That morning, worries started to strike us: Anna’s husband had updated us with the casualties figures. But still, it’s just numbers, how can you visualize that?
Then, during breakfast, a French guy told us his parents called him in the middle of the night, apparently it was on the French evening news that the government had opened a crisis cellule for all the French people in Nepal… crisis cellule? Was it that bad or just French people seeing the worst of everything?
Then, Nepalese people told us that some hundreds years old temples had been destroyed. Was it the ones I’ve visited?
Then, one Nepalese asked about our phone batteries : there had been solar waves during the night and every phone that was on during the waves is now out of service. And it appears to be true… As if an earthquake wasn’t enough for one day…
So many bad news… while that day had started quite nicely : we had decided to wake up at 5 to prepare tea for Dinesh and Agni in order to thank them for those 10 wonderful days. And sure enough, at 5 A.M. exactly a strong aftershock stroke us, shaking our beds for 10 seconds as if the earth thought our alarm clocks wouldn’t be enough…
I think that at that time, what stroke us the most was the punctuality of the strikes.
After that weird breakfast, we started heading back to Pokhara. The dog from the guesthouse escorted us to safety through the first lands and until he felt sure no other neighbor’s dog would bother us. We felt safe… And quite good under the shy sun of that morning.
A couple of hours latter, we reach the village where we can take a jeep to go back to Pokhara. Right now, our only worries are to get the jeep out of the mud…
That was before we reach a real city, before we reach newspapers and T.Vs…

On the road, we can see some people hanging out outside houses but no building and no infrastructure looks really badly broken. And the road is as good as a gravel road can be. Even Pokhara seems untouched.
Until we reach the first restaurant where we are supposed to have lunch : it is closed because the cooks had to go back in the mountains to help their families rebuilding their homes.
And then came the second restaurant where we found newspapers and TV and internet…
A true shock. Although Anna and I can’t understand any written or spoken Nepalese, we can understand the images. And Dinesh and Agni translate a lot for us. Dinesh’s village was totally destroyed. The temples I’ve visited not so long ago don’t exist anymore. People are lost and worried and nobody expects the government to help. But still, Agni shows us a picture of his family, back in Katmandu, they are sitting outside a no longer standing house. And they are smiling anyway…. Oh strong Nepalese people! How I admire you all.

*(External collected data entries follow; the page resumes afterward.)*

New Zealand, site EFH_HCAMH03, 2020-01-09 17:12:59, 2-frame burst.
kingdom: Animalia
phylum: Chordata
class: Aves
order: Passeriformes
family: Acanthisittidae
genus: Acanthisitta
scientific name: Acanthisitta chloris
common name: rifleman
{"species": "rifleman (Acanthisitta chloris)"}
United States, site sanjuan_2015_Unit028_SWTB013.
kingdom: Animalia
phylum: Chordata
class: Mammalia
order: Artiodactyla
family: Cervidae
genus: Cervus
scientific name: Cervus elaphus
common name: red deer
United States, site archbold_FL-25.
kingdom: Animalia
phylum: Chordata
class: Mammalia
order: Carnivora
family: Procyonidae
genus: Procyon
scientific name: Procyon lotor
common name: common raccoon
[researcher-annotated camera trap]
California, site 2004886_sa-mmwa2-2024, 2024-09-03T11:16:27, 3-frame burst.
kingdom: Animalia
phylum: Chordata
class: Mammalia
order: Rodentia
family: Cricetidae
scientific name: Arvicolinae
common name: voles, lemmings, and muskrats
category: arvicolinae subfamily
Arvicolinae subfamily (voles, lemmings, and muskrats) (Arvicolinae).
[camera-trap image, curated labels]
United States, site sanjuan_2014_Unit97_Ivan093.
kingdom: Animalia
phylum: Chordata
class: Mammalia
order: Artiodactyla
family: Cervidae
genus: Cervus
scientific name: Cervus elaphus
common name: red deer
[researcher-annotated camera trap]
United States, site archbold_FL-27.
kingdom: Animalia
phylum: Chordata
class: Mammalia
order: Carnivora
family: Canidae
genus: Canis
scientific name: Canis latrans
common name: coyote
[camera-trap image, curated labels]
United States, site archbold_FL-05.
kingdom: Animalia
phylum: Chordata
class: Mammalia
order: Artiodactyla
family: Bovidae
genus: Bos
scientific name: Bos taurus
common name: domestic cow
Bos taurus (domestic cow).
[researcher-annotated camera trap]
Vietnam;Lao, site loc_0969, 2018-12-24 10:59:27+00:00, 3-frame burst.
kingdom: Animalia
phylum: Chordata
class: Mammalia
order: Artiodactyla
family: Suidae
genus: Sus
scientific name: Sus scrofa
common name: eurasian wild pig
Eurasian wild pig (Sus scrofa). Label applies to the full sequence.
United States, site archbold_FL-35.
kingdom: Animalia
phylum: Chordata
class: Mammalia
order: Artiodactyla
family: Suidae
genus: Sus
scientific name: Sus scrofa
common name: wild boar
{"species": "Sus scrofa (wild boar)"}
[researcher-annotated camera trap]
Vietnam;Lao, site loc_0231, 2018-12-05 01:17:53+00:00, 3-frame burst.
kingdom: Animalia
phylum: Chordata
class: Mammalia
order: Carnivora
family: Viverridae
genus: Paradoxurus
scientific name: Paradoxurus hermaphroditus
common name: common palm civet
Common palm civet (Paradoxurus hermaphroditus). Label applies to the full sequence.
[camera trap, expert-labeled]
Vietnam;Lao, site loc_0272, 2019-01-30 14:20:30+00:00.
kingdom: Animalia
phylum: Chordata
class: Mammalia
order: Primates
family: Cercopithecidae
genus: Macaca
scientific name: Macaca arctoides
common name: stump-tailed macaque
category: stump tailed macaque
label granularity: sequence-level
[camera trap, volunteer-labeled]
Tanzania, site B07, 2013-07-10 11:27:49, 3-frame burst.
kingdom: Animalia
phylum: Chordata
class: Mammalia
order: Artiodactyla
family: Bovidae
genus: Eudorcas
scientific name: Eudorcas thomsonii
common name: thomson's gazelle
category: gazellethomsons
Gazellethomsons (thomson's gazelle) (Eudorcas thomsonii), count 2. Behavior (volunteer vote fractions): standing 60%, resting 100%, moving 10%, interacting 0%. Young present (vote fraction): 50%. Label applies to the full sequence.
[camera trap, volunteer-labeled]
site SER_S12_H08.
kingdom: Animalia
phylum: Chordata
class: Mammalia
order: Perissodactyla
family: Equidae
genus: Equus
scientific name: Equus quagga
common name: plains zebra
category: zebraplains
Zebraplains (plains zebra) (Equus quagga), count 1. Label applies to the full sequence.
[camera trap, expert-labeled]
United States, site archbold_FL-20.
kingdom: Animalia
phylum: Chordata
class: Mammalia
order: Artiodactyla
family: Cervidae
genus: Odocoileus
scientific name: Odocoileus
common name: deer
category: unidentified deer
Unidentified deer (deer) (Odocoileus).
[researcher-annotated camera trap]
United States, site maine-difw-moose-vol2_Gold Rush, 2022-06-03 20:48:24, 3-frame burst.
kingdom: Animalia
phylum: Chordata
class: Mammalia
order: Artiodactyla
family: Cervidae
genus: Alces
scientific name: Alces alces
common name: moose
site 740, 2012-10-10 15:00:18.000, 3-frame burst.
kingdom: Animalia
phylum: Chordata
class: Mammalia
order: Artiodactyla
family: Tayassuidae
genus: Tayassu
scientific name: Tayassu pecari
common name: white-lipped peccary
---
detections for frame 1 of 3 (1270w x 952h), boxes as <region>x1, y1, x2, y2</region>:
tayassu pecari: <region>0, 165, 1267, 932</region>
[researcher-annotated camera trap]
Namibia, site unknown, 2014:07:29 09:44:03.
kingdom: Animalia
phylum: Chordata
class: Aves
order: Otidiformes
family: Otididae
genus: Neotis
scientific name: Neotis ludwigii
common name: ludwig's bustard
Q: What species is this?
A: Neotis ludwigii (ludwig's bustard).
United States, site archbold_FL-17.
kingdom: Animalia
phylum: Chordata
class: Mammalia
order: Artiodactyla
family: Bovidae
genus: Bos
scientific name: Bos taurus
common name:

Next thing we do is logging in on the internet : e-mails from friends and family trying to reach us, Facebook messages to ask if we are safe. We feel overwhelmed with all those attentions. Never did we expect to have so many support after that big shake.
I’ve had deep talks with a friend recently about human nature. That friend was saying how sad it was that human nature was so mean. I disagreed. I do not believe human nature is mean, I believe it is good. Not perfect, everyone isn’t good enough to be some sort of Buddha, everyone doesn’t have enough empathy to understand others and do what is best for everyone, everyone doesn’t get that what they do sometimes is mean to some people… but everyone is basically good.
Either that or I am really lucky because I’ve always met good people and I feel surrounded by good people.